Espace : Comment le Soleil va-t-il mourir ?

Quand l’hydrogène viendra à manquer, ce sera le début de la fin pour l’étoile du système solaire.

Au cours de sa «séquence principale» (90 % de sa vie), le Soleil brûle du carburant (de l’hydrogène) qui, par fusion thermonucléaire, est converti en hélium. Cette réaction nécessite une pression et une température colossales. Elle libère elle-même de l’énergie sous forme de lumière, ce qui fait gonfler le Soleil. Une expansion contrebalancée par la gravitation, laquelle comprime l’étoile. Ainsi, les forces s’équilibrent, et le Soleil reste stable. Jusqu’au jour où l’hydrogène viendra à manquer. La force issue de la fusion thermonucléaire ne sera plus assez puissante pour s’opposer à la gravitation.

 

Le Soleil deviendra 2.000 fois plus gros

Le soleil rétrécira, atteignant une telle densité qu’elle engendrera une nouvelle réaction de fusion nucléaire et libérera cette fois une énergie supérieure à la gravitation. Elle chauffera, se dilatera, rayonnera et deviendra 2.000 fois plus grosse : une «géante rouge» capable d’engloutir Mercure et d’anéantir toute vie sur Terre.

«La gravitation ne sera alors plus assez forte pour contenir la surface», explique Christophe Galfard, docteur en physique théorique. «Celle-ci finira par exploser et partira dans l’espace sous forme d’un nuage de poussière, une ‘nébuleuse planétaire’, composé de tous les atomes que le Soleil aura fabriqués durant sa vie. Ils serviront de ‘graines’ pour créer d’autres astres. C’est certainement de cette façon qu’est né le Soleil, étoile de deuxième ou troisième génération». N’en restera plus qu’une minuscule naine blanche, qui brûlera à petit feu durant des milliards d’années jusqu’à s’éteindre et devenir un noyau froid errant dans l’espace.

 

Quelle est la température du Soleil ?

Par ailleurs, on sait que mesurer la température extérieure du Soleil est possible, et ce sans bouger de chez soi. Mais pour savoir ce qu’il en est à l’intérieur de l’astre, c’est une autre paire de manches. Grâce à la théorie du physicien Max Planck, qui établit une relation entre la couleur d’un corps qui rayonne et sa température (une flamme bleue est plus chaude qu’une flamme rouge), on sait que celle du rayonnement solaire est de 5.800 kelvins (5.500°C). Mais à l’intérieur de l’astre ? «Les photons émis par la photosphère résultent de fusions thermonucléaires intenses au cœur du Soleil. Pour engendrer de telles réactions, la température doit y dépasser 10 millions de degrés », expliquent les scientifiques.

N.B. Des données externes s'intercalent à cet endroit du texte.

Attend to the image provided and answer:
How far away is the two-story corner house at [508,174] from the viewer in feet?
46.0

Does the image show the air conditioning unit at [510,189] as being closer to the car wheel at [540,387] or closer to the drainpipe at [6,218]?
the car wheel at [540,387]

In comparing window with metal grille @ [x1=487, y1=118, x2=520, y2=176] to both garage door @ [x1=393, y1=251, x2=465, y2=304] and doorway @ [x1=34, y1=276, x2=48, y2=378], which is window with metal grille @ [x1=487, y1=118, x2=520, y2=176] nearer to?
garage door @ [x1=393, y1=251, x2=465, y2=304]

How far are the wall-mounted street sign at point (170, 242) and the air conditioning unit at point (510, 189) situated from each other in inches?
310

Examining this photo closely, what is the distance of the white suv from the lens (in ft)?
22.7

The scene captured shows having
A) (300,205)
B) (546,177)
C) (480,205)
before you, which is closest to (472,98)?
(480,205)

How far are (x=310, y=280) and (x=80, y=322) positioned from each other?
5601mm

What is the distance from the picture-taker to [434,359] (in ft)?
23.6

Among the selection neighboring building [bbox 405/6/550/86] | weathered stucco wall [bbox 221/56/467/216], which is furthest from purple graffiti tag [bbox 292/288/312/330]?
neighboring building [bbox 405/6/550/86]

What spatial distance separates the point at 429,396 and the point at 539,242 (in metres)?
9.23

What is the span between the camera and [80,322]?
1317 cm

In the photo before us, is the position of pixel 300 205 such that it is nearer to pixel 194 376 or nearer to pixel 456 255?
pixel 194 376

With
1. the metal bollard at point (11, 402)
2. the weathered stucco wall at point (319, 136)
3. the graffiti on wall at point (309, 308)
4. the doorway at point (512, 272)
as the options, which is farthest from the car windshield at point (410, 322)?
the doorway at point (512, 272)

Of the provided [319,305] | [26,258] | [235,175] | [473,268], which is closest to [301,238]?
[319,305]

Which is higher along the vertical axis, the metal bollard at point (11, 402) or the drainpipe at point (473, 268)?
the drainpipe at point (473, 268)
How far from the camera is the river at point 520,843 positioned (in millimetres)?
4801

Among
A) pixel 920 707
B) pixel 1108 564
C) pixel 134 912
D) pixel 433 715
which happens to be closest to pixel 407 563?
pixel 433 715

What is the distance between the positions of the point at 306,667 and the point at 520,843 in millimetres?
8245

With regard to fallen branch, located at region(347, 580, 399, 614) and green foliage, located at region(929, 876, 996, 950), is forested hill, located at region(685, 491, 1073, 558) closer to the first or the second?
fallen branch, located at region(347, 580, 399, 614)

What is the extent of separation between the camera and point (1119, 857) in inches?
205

Plus on s’éloigne du noyau, plus celle-ci diminue. 6 millions de degrés kelvins à la limite du cœur, 2 millions pour la zone radiative. La zone convective, elle, connaît des écarts considérables (de 2 millions de degrés kelvins à 5.800 à la surface), créant ainsi un bouillonnement qui va notamment engendrer un puissant champ magnétique. Et dans l’atmosphère solaire, rien ne va plus ! Les températures baissent jusqu’à 4.000 degrés kelvins au niveau de la chromosphère, puis remontent brutalement jusqu’à plusieurs millions de degrés dans la couronne.

Pourquoi ces écarts ? «C’est une des grandes énigmes de la science !». Pour qu’un tel phénomène existe, il faut un mécanisme physique qui achemine la chaleur depuis la photosphère jusqu’à l’extrémité de la couronne. Peut-être des ondes émises par la photosphère qui se propageraient sur des millions de kilomètres et qui, à une certaine altitude, interagiraient avec le plasma pour libérer leur énergie. L’autre hypothèse serait une «reconnexion magnétique», phénomène que l’on rencontre sur Terre pour les aurores polaires. Les lignes de champ magnétique solaire pourraient se croiser et se recombiner dans le plasma, libérant de l’énergie et produisant des températures extrêmes. Le satellite Solar Probe Plus, lancé par la Nasa en 2018 afin d’explorer la couronne solaire, devrait apporter quelques réponses. Cette sonde «touchera» le Soleil en 2025.